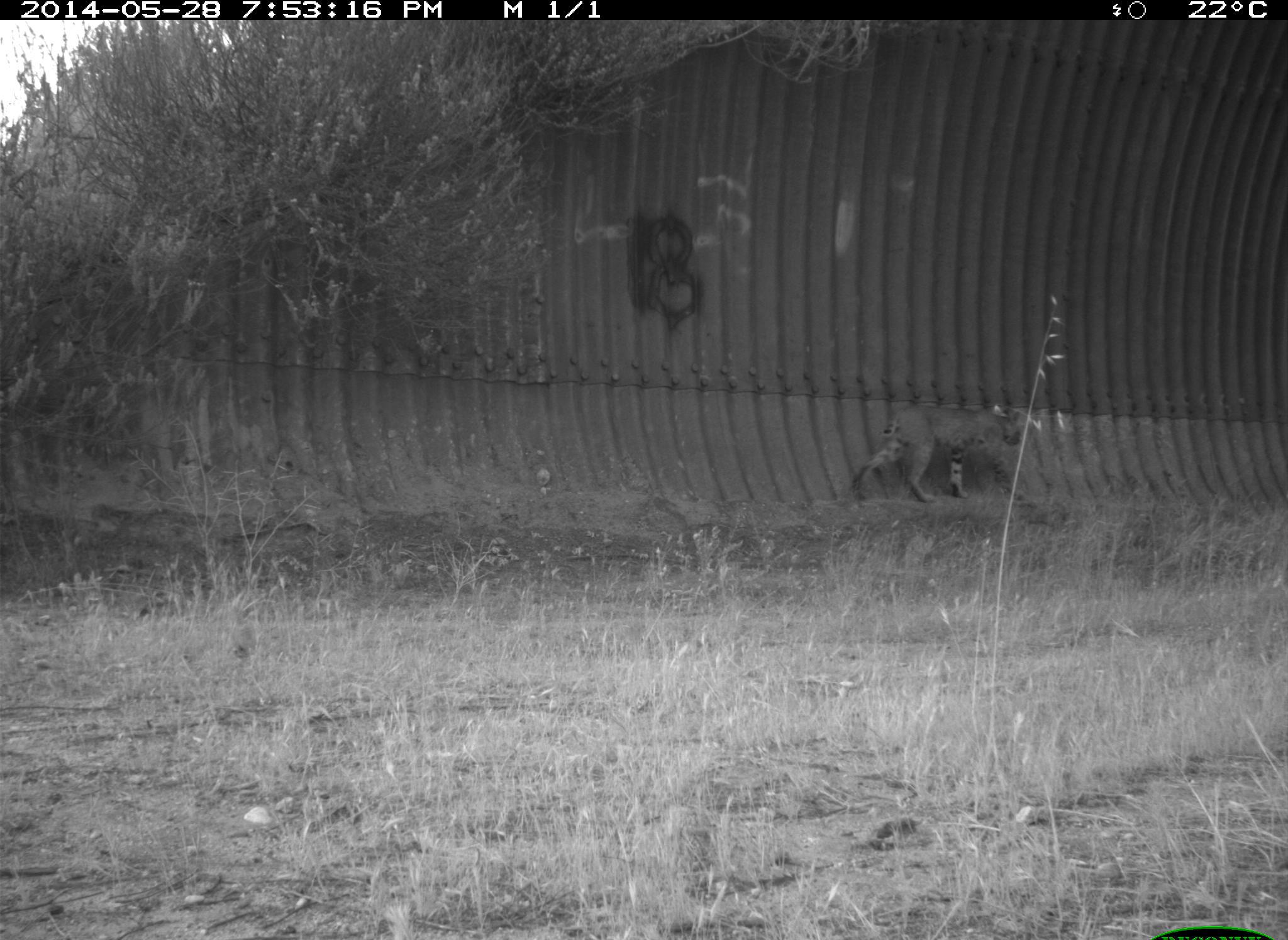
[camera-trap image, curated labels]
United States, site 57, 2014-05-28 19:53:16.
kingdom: Animalia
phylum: Chordata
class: Mammalia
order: Carnivora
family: Felidae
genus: Lynx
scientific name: Lynx rufus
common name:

━━━━━━━━━━━━━━━━━━━━

### BRIEF:
Everything from the line containing "kingdom: Animalia" to the bottom of the listing is to be set down exactly; leave out all other lines.

### WRITTEN SOLUTION:
kingdom: Animalia
phylum: Chordata
class: Mammalia
order: Carnivora
family: Felidae
genus: Lynx
scientific name: Lynx rufus
common name:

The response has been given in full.